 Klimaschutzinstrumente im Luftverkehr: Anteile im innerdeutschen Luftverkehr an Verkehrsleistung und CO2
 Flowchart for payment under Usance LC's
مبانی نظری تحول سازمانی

==

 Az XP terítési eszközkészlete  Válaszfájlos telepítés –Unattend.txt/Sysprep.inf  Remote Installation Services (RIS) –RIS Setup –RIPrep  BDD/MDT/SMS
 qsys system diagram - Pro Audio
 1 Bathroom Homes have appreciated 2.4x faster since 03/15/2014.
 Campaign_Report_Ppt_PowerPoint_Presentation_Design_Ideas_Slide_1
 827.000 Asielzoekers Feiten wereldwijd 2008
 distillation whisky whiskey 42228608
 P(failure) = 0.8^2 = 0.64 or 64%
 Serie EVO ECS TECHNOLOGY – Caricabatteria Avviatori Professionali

• [BRIEF]
Restate word for word the lines of the data above, starting at the line containing "P(failure) = 0.8^2 = 0.64 or 64%" and ending at the line containing "Serie EVO ECS", both included, and nothing more.

• [OUTPUT FOR THIS TASK]
 P(failure) = 0.8^2 = 0.64 or 64%
 Serie EVO ECS TECHNOLOGY – Caricabatteria Avviatori Professionali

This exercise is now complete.